◆ **Supplied material**:
#####
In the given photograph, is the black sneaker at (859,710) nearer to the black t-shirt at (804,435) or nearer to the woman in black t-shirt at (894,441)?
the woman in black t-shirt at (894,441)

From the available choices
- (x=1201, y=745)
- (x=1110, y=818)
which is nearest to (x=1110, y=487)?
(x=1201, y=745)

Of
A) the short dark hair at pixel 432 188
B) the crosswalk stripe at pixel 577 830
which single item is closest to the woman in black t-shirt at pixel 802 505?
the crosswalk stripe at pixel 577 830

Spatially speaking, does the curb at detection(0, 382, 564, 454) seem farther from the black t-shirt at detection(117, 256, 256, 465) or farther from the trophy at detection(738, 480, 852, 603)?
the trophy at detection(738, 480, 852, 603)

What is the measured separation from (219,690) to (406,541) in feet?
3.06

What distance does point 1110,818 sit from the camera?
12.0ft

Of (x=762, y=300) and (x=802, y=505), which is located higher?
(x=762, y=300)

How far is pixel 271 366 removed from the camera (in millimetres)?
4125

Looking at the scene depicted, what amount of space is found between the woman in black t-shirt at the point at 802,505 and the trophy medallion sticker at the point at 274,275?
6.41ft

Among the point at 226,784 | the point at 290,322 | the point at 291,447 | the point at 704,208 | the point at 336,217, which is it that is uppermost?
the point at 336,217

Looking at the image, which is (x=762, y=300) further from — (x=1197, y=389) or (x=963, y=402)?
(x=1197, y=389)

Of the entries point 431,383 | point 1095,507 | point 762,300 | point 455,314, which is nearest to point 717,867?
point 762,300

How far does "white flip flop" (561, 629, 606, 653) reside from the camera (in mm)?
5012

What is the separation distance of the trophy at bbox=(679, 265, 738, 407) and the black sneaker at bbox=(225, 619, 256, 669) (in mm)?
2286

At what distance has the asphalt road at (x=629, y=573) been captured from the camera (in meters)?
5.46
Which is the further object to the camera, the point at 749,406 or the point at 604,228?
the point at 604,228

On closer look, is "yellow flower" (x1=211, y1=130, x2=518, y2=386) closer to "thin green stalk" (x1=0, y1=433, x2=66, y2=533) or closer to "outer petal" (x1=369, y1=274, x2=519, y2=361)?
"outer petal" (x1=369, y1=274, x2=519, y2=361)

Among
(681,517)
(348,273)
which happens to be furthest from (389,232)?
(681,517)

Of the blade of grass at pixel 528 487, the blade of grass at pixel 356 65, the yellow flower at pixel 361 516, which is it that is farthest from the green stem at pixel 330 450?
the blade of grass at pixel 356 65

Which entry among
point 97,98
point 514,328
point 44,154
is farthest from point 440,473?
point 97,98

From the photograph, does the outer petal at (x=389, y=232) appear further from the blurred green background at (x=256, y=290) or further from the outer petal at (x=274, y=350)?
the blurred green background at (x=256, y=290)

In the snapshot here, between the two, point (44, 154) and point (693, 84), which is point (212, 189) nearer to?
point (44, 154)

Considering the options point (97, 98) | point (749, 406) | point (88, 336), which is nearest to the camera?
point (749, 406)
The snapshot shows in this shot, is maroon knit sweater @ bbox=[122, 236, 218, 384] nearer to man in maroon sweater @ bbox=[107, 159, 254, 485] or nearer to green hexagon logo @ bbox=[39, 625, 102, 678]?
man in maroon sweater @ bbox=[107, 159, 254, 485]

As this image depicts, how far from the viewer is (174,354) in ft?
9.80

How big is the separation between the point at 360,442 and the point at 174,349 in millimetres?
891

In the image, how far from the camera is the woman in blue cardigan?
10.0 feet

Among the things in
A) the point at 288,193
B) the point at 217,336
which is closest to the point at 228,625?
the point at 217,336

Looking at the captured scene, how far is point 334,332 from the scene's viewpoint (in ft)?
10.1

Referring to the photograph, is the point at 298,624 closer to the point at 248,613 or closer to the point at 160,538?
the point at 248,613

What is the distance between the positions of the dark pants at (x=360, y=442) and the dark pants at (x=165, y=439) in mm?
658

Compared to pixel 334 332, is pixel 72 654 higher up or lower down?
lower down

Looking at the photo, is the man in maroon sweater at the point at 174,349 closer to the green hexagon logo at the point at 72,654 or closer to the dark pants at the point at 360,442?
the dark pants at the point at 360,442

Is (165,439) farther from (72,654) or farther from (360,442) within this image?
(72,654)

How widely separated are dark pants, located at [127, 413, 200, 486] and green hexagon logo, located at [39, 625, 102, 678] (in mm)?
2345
#####
Output all records verbatim.

◆ **Response to this task**:
In the given photograph, is the black sneaker at (859,710) nearer to the black t-shirt at (804,435) or nearer to the woman in black t-shirt at (894,441)?
the woman in black t-shirt at (894,441)

From the available choices
- (x=1201, y=745)
- (x=1110, y=818)
which is nearest to (x=1110, y=487)?
(x=1201, y=745)

Of
A) the short dark hair at pixel 432 188
B) the crosswalk stripe at pixel 577 830
which single item is closest to the woman in black t-shirt at pixel 802 505?
the crosswalk stripe at pixel 577 830

Spatially speaking, does the curb at detection(0, 382, 564, 454) seem farther from the black t-shirt at detection(117, 256, 256, 465) or farther from the trophy at detection(738, 480, 852, 603)?
the trophy at detection(738, 480, 852, 603)

What is the measured separation from (219,690) to (406,541) in feet?
3.06

What distance does point 1110,818 sit from the camera?
12.0ft

Of (x=762, y=300) and (x=802, y=505), which is located higher?
(x=762, y=300)

How far is pixel 271 366 removed from the camera (in millimetres)?
4125

Looking at the scene depicted, what amount of space is found between the woman in black t-shirt at the point at 802,505 and the trophy medallion sticker at the point at 274,275?
6.41ft

Among the point at 226,784 | the point at 290,322 | the point at 291,447 | the point at 704,208 | the point at 336,217, which is it that is uppermost?
the point at 336,217

Looking at the image, which is (x=762, y=300) further from — (x=1197, y=389) or (x=963, y=402)?
(x=1197, y=389)

Of the entries point 431,383 | point 1095,507 | point 762,300 | point 455,314, which is nearest to point 717,867?
point 762,300

How far does "white flip flop" (561, 629, 606, 653) reside from the camera (in mm)?
5012

What is the separation distance of the trophy at bbox=(679, 265, 738, 407) and the black sneaker at bbox=(225, 619, 256, 669) (in mm)?
2286

At what distance has the asphalt road at (x=629, y=573) been captured from the camera (in meters)?
5.46
Which is the further object to the camera, the point at 749,406 or the point at 604,228?
the point at 604,228

On closer look, is "yellow flower" (x1=211, y1=130, x2=518, y2=386) closer to "thin green stalk" (x1=0, y1=433, x2=66, y2=533) or closer to "outer petal" (x1=369, y1=274, x2=519, y2=361)?
"outer petal" (x1=369, y1=274, x2=519, y2=361)

Among
(681,517)
(348,273)
which happens to be furthest from (389,232)?
(681,517)

Of the blade of grass at pixel 528 487, the blade of grass at pixel 356 65, the yellow flower at pixel 361 516, which is it that is farthest from the green stem at pixel 330 450?
the blade of grass at pixel 356 65

Which entry among
point 97,98
point 514,328
point 44,154
is farthest from point 440,473?
point 97,98

From the photograph, does the outer petal at (x=389, y=232) appear further from the blurred green background at (x=256, y=290) or further from the outer petal at (x=274, y=350)?
the blurred green background at (x=256, y=290)

In the snapshot here, between the two, point (44, 154) and point (693, 84), which is point (212, 189) nearer to?
point (44, 154)

Considering the options point (97, 98) | point (749, 406) | point (88, 336), which is nearest to the camera?
point (749, 406)
The snapshot shows in this shot, is maroon knit sweater @ bbox=[122, 236, 218, 384] nearer to man in maroon sweater @ bbox=[107, 159, 254, 485] or nearer to green hexagon logo @ bbox=[39, 625, 102, 678]?
man in maroon sweater @ bbox=[107, 159, 254, 485]

As this image depicts, how far from the viewer is (174,354) in ft?
9.80

How big is the separation between the point at 360,442 and the point at 174,349 in millimetres?
891

In the image, how far from the camera is the woman in blue cardigan?
10.0 feet

Among the things in
A) the point at 288,193
B) the point at 217,336
which is closest to the point at 228,625?
the point at 217,336

Looking at the captured scene, how far is point 334,332 from the scene's viewpoint (in ft)?
10.1

Referring to the photograph, is the point at 298,624 closer to the point at 248,613 or closer to the point at 160,538?
the point at 248,613

What is the distance between the positions of the dark pants at (x=360, y=442) and the dark pants at (x=165, y=439) in mm?
658

Compared to pixel 334 332, is pixel 72 654 higher up or lower down?
lower down

Looking at the photo, is the man in maroon sweater at the point at 174,349 closer to the green hexagon logo at the point at 72,654 or closer to the dark pants at the point at 360,442?
the dark pants at the point at 360,442

Is (165,439) farther from (72,654) or farther from (360,442) within this image?
(72,654)

How widely separated are dark pants, located at [127, 413, 200, 486] and green hexagon logo, located at [39, 625, 102, 678] (in mm)?
2345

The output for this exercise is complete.